Dans ces conditions, et compte tenu de l’importante
marge de manœuvre qui doit être laissée à l’autorité intimée, celle-ci n’a pas
violé son pouvoir d’appréciation en considérant que seul un retrait définitif
de l’autorisation d’exploiter de type A était de nature à sanctionner le
comportement de la recourante.
Au surplus, le tribunal relève que l’autorité
intimée a laissé, malgré la teneur de l’art. 102 RIT qui prévoit un délai de
« carence » de deux ans après un retrait définitif, la porte ouverte
à l’octroi d’une autorisation de type B qui permettrait à la recourante de
continuer d’effectuer des courses pour le compte de D.________.
7.
En définitive, il résulte de ce qui précède que le recours doit être
rejeté et la décision attaquée confirmée.
Dès lors qu’elle succombe, la recourante supportera
les frais de la cause, fixés à 2'000 francs (art. 49 al. 1 LPA-VD). Bien que
représentée par un mandataire professionnel, elle n’a pas droit à l’allocation
de dépens puisqu’elle n’obtient pas gain de cause (art. 55 LPA-VD).

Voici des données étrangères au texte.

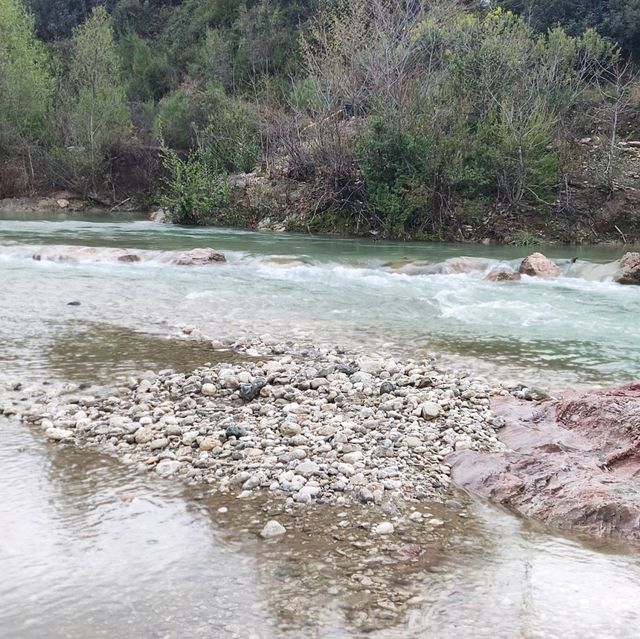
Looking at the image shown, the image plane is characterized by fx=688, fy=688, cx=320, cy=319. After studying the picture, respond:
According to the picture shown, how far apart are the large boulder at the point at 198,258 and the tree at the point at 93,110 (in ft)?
59.9

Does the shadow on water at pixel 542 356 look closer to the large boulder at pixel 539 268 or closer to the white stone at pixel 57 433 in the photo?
the white stone at pixel 57 433

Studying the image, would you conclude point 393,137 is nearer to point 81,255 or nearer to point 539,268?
point 539,268

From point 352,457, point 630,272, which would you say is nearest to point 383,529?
point 352,457

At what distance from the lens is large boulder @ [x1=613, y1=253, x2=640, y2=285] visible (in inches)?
602

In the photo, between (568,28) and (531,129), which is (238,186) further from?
(568,28)

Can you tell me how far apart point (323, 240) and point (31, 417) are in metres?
17.1

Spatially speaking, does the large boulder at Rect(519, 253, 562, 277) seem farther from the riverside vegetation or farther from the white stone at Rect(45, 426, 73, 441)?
the white stone at Rect(45, 426, 73, 441)

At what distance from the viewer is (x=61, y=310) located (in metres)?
11.1

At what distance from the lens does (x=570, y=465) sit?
5070mm

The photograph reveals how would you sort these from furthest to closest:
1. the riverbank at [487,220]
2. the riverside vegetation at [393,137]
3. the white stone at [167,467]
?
1. the riverbank at [487,220]
2. the riverside vegetation at [393,137]
3. the white stone at [167,467]

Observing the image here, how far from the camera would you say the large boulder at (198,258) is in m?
16.8

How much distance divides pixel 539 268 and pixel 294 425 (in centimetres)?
1194

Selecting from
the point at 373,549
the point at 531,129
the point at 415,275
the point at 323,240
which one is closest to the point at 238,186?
A: the point at 323,240

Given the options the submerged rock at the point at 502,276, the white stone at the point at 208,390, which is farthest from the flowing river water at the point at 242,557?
the submerged rock at the point at 502,276
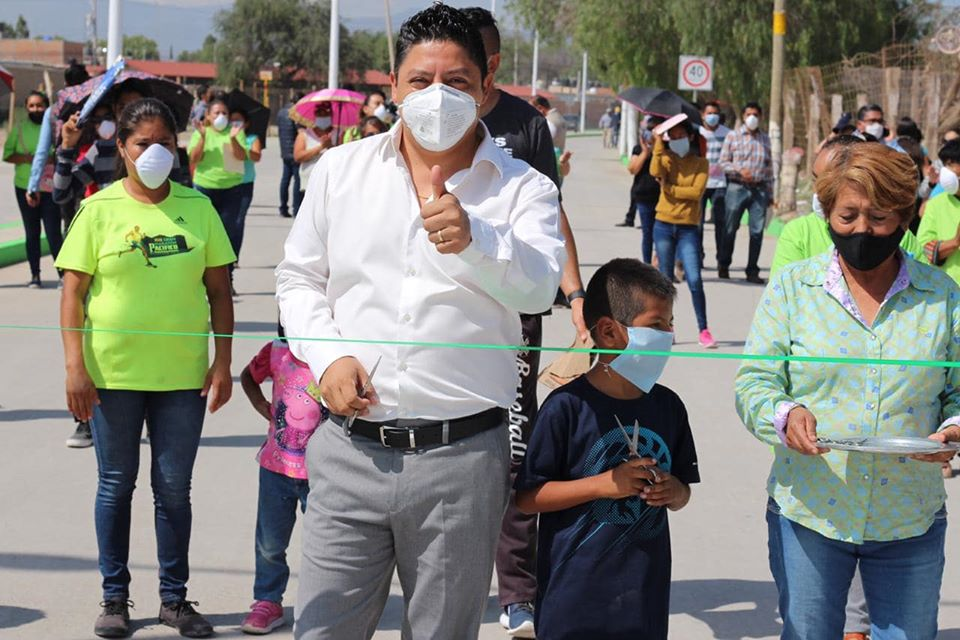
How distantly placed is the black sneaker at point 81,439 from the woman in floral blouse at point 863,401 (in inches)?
199

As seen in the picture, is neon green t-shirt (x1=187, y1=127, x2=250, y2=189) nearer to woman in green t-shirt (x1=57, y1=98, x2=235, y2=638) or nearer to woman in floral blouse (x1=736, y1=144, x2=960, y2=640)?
woman in green t-shirt (x1=57, y1=98, x2=235, y2=638)

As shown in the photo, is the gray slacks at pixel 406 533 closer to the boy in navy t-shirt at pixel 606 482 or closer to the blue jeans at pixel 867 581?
the boy in navy t-shirt at pixel 606 482

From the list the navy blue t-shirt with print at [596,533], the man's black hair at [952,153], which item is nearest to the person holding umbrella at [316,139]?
the man's black hair at [952,153]

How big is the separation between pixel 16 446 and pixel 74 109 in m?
2.04

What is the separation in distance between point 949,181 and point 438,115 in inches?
204

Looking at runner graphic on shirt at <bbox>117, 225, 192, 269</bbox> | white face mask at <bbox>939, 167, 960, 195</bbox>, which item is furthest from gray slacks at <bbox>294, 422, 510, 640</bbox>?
white face mask at <bbox>939, 167, 960, 195</bbox>

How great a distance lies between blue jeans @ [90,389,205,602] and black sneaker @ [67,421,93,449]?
296 cm

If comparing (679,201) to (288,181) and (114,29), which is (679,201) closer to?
(114,29)

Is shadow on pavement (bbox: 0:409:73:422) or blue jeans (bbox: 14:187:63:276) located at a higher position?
blue jeans (bbox: 14:187:63:276)

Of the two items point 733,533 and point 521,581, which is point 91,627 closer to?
point 521,581

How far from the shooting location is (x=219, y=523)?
6434 mm

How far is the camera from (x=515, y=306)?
3.11 meters

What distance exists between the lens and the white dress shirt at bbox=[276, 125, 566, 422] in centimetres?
316

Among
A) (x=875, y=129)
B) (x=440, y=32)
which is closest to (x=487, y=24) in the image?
(x=440, y=32)
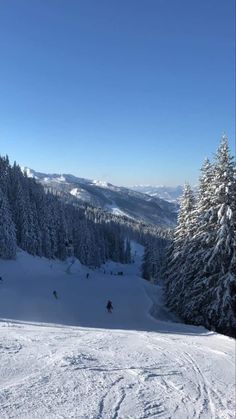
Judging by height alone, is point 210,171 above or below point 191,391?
above

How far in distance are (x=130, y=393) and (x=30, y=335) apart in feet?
24.5

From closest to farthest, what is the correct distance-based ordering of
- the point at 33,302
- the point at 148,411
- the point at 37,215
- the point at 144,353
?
the point at 148,411
the point at 144,353
the point at 33,302
the point at 37,215

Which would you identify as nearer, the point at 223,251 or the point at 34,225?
the point at 223,251

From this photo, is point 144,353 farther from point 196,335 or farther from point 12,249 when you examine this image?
point 12,249

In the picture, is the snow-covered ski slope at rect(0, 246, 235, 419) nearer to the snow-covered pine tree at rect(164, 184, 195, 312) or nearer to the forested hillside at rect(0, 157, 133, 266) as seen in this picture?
the snow-covered pine tree at rect(164, 184, 195, 312)

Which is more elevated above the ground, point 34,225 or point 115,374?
point 34,225

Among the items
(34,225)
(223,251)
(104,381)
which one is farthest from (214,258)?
(34,225)

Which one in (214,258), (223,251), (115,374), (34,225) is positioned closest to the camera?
(115,374)

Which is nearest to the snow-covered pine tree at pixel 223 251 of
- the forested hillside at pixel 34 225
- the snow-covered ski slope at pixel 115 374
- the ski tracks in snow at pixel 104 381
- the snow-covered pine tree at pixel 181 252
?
the snow-covered ski slope at pixel 115 374

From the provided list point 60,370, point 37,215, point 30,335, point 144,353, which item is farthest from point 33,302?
point 37,215

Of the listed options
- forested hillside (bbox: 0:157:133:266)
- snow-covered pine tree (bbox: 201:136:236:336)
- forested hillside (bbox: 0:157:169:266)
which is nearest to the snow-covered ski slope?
snow-covered pine tree (bbox: 201:136:236:336)

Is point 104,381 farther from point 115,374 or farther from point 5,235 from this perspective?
point 5,235

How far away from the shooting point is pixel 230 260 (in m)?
29.3

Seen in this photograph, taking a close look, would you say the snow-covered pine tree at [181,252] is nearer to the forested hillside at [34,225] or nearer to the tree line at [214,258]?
the tree line at [214,258]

Il n’y a pas lieu non plus d’allouer des dépens à
l’autorité intimée ni à la Commission administrative. Même si leurs écritures
ont été rédigées par des avocats inscrits au registre, ces derniers n’ont pas
agi en cette qualité mais en tant que membres d’autorités, respectivement en
tant que président de la Commission administrative du SIT pour Me F.________,
qui n’a au surplus pas conclu à l’allocation de dépens, et de
secrétaire-greffier du Comité de direction de l’Association intercommunale pour
Me G.________.
Par
ces motifs
la Cour de droit administratif et public
du Tribunal cantonal
arrête:
I.
Le recours est rejeté.
II.
La décision du Comité de direction de l’Association de communes de la
région lausannoise pour la réglementation du service des taxis, du 28 septembre
2015, est confirmée.
III.
Les frais de la cause par 2’000 fr. (deux mille francs) sont mis à la
charge de la recourante.
IV.
Il n’est pas alloué de dépens.
Lausanne, le 15 septembre 2016
Le
président:
Le présent arrêt est communiqué aux destinataires de
l'avis d'envoi ci-joint.
Il peut faire l'objet, dans les trente jours suivant sa
notification, d'un recours au Tribunal fédéral. Le recours en matière de droit
public s'exerce aux conditions des articles 82 ss de la loi du 17 juin 2005 sur
le Tribunal fédéral (LTF - RS 173.110), le recours constitutionnel subsidiaire
à celles des articles 113 ss LTF. Le mémoire de recours doit être rédigé dans
une langue officielle, indiquer les conclusions, les motifs et les moyens de
preuve, et être signé. Les motifs doivent exposer succinctement en quoi l’acte
attaqué viole le droit. Les pièces invoquées comme moyens de preuve doivent
être jointes au mémoire, pour autant qu’elles soient en mains de la partie; il
en va de même de la décision attaquée.